VDARE-virusagnosticism

Derb On Virus Agnosticism — We Still Don’t Have Good Data

By John Derbyshire

04/04/2020

I've had a scattering of emails from listeners and readers urging me to take a strong line on the panic one way or the other. Is it all an absurd over-reaction, as the Z-man says? Or are we looking at a possible fifty million worldwide deaths, as Greg Cochran has suggested?

Pass. I know both those guys personally. Both are sensible fellows and good quantitative thinkers. The difference between me and them is, I don’t belong to that portion of humanity that believes it should have a strong opinion about everything.

I spent thirty-odd years of my working life up to my elbows in data. I have a great respect for data, and fancy I have a good feel for the quality of data. The quality of data in this pandemic has, from the beginning, been low.

The first numbers we got were out of Communist China, a country I know well from decades of close acquaintance. I wouldn’t give a farthing for any numbers the ChiComs put out. As I had occasion to observe back in February, quote from me, borrowing from Mary McCarthy, quote: "Every word they say is a lie, including 'and' and 'the'."

Then we started seeing "number of cases" reported, without elaboration. What did it mean? Number of people tested and found positive? Out of how many tested?

Likewise with number of deaths. If I suffer from hemorrhoids but die of a heart attack, what goes on my death certificate: the hemorrhoids or the heart attack? Now: What goes on my death certificate if I die in the middle of a huge national panic about hemorrhoids?
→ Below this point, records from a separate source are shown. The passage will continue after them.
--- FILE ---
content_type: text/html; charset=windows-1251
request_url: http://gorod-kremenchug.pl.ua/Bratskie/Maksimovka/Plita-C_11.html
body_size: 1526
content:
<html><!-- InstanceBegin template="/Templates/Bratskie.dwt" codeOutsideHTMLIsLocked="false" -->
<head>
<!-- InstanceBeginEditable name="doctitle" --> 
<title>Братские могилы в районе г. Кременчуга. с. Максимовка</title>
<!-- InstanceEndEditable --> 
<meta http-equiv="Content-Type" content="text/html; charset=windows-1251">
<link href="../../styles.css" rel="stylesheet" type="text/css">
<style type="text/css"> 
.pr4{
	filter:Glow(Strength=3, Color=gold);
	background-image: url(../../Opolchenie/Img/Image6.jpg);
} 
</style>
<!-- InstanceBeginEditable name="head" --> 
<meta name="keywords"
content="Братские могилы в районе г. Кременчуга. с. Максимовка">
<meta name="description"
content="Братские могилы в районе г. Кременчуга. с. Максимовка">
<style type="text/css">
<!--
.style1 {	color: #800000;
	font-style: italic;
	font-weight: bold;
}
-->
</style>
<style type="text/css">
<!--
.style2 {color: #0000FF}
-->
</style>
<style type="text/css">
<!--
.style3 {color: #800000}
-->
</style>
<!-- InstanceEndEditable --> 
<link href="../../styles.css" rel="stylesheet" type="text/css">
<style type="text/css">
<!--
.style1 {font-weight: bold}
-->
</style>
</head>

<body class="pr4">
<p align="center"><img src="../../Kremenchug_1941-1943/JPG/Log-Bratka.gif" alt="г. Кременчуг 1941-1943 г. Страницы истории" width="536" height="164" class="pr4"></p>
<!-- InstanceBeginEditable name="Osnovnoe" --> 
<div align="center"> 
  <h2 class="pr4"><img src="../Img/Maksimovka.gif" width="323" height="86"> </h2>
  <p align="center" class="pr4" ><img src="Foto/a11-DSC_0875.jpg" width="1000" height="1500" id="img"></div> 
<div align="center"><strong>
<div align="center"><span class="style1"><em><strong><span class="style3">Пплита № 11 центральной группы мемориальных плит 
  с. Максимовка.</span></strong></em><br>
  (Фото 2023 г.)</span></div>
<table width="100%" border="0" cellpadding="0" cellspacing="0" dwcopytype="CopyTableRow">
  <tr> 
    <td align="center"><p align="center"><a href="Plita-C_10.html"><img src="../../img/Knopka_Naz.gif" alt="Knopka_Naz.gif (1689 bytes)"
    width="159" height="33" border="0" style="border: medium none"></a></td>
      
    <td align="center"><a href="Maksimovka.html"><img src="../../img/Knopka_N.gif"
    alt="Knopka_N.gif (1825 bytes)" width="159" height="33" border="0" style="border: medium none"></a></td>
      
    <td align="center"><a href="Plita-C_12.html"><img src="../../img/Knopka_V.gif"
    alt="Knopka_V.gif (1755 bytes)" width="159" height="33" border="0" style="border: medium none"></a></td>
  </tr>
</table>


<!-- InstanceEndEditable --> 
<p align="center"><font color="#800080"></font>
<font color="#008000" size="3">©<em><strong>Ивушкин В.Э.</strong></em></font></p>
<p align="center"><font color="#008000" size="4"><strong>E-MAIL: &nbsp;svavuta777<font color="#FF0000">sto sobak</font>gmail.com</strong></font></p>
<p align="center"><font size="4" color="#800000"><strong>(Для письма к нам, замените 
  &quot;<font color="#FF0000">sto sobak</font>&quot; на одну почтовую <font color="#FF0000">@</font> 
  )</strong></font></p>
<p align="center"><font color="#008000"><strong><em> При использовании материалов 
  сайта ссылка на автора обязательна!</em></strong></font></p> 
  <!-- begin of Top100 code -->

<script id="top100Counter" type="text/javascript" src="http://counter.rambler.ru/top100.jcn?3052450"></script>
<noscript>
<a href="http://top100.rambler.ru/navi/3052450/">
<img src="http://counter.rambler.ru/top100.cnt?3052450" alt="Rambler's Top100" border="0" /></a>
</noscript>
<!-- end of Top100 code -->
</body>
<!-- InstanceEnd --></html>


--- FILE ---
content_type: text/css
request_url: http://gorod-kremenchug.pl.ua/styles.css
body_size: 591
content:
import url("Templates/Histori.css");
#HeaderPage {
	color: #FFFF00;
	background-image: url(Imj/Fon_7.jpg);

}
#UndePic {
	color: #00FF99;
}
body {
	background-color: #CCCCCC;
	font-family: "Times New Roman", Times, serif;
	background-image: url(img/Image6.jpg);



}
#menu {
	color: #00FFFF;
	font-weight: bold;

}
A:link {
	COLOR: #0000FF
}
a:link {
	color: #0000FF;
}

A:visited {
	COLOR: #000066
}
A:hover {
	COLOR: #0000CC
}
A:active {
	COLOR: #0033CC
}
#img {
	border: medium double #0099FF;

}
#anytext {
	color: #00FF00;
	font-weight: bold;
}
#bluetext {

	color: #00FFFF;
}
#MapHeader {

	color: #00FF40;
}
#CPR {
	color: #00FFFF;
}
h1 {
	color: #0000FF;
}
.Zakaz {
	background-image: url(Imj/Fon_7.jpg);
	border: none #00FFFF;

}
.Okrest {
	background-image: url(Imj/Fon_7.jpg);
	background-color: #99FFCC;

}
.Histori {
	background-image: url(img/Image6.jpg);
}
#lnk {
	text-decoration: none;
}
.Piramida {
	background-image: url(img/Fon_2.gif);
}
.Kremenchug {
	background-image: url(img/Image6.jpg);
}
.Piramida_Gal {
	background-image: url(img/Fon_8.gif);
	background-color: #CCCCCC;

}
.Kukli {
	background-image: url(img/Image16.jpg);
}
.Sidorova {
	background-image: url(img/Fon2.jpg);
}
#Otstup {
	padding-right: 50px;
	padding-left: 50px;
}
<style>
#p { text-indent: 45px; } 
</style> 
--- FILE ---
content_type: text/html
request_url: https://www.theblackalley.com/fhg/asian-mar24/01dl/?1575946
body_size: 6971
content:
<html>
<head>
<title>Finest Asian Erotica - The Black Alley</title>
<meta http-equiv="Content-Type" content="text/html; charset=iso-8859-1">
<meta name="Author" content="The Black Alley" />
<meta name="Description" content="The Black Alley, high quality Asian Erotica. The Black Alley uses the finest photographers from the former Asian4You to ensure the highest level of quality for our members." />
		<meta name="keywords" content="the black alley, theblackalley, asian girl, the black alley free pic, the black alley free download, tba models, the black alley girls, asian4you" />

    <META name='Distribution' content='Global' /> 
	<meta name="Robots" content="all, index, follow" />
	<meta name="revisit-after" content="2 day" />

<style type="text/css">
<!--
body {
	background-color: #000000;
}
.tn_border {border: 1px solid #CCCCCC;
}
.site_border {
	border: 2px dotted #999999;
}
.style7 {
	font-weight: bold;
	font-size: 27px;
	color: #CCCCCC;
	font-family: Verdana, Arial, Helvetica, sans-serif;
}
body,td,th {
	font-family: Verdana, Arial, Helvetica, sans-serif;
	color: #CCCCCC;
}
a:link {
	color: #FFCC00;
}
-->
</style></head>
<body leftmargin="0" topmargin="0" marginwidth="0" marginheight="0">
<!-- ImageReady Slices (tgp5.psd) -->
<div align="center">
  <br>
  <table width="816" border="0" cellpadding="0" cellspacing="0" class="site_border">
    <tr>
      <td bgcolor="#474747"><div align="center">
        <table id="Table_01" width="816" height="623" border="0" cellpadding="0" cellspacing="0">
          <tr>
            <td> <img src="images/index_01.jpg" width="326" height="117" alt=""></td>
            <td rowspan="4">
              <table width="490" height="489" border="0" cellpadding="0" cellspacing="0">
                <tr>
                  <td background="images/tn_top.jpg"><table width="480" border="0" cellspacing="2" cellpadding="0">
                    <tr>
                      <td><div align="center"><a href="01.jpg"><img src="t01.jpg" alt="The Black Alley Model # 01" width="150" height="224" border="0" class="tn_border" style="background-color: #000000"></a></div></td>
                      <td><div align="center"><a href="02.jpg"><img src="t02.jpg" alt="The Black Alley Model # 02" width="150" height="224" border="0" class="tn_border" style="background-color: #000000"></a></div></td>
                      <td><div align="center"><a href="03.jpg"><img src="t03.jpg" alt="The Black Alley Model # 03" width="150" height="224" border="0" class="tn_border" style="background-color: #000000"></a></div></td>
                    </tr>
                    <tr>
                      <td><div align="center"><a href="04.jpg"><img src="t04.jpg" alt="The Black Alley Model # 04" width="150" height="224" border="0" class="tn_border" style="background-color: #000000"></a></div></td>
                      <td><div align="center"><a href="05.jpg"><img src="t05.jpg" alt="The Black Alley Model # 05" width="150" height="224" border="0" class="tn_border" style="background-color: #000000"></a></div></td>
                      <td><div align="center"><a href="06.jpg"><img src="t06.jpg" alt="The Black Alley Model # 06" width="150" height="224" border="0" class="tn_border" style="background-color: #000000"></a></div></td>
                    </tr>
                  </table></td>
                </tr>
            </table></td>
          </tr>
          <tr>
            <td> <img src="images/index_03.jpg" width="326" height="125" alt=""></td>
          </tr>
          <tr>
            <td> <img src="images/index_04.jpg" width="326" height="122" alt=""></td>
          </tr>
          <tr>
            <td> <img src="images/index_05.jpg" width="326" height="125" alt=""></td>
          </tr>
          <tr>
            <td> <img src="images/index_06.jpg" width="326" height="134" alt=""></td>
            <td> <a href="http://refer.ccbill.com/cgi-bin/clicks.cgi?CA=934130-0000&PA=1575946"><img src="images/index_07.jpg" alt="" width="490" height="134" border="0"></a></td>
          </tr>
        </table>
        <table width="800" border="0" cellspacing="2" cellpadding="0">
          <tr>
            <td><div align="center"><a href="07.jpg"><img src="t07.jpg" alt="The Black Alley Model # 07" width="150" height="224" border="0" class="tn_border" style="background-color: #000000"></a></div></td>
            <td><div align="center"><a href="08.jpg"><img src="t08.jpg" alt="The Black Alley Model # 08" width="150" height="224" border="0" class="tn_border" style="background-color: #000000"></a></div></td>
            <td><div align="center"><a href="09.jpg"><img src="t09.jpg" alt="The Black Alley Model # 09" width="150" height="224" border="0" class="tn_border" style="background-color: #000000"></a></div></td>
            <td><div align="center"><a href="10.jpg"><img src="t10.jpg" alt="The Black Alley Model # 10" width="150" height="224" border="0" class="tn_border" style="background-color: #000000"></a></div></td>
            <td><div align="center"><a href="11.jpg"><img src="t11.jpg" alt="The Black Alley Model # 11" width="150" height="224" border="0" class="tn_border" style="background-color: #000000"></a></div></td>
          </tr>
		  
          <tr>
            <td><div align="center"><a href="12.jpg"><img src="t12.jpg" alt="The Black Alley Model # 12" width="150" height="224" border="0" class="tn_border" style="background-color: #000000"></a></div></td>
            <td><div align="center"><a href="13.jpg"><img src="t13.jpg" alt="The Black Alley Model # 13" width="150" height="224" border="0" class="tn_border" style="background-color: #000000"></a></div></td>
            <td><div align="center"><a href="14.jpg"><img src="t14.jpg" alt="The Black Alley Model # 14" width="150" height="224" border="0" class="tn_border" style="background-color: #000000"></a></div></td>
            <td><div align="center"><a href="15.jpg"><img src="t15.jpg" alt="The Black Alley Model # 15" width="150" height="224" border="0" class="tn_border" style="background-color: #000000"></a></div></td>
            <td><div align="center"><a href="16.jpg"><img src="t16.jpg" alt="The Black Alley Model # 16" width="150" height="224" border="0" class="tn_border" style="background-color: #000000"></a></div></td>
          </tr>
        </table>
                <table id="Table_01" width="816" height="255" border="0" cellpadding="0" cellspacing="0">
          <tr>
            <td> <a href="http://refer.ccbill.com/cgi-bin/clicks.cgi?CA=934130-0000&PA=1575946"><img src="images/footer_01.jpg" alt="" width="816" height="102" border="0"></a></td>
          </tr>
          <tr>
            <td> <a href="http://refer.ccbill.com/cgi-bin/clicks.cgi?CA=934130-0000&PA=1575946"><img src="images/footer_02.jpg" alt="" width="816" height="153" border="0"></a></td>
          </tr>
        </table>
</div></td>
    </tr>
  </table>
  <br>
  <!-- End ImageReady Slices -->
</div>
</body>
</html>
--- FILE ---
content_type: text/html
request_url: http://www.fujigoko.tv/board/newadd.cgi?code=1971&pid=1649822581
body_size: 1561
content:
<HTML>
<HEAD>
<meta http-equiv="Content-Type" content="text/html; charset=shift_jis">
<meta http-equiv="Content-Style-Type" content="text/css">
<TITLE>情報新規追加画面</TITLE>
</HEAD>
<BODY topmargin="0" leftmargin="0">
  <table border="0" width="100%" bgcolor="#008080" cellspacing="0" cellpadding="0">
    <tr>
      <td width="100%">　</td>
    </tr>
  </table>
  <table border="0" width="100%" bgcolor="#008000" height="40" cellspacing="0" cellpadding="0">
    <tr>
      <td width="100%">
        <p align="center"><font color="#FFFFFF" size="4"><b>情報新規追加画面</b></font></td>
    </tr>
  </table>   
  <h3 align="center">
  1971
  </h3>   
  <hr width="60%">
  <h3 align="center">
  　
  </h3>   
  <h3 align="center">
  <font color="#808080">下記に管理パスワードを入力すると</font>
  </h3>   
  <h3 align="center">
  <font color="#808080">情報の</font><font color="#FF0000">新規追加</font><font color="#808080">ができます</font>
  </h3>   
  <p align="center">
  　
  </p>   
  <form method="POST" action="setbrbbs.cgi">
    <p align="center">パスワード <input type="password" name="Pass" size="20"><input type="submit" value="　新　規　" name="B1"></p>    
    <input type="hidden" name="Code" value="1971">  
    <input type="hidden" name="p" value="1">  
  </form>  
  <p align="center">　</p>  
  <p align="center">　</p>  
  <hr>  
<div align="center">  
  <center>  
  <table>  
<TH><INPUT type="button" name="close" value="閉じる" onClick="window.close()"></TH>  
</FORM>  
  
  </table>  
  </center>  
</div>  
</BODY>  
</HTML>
That’s the kind of data that’s been on offer to us. I say it’s spinach and I say the hell with it. You can’t deduce anything from it. Well, I’m not going to.

Politicians, of course, are not in my happy situation of being able to recline back in the Barcalounger murmuring: "Lousy data, no opinion." They have to do something. What to do?

Well, if you're a politician — and you can square and cube this if you're a politician in an election year — if you're a politician, what you do is, you take whichever course of action, according to whatever experts you can muster, offers the least possibility of really dire optics: optics like, for example, hospital parking lots full of geezers on gurneys choking in their own lung fluids.

Hence our present situation. Will it, ten years from now, when we understand much more, will it all look to have been a ridiculous over-reaction? I wouldn’t be terrifically surprised.

It might also look to have been a wise and prudent response to a real, serious threat. I don’t know. Neither do you. All we have is surmise based on shoddy data, and politicians who have to do something.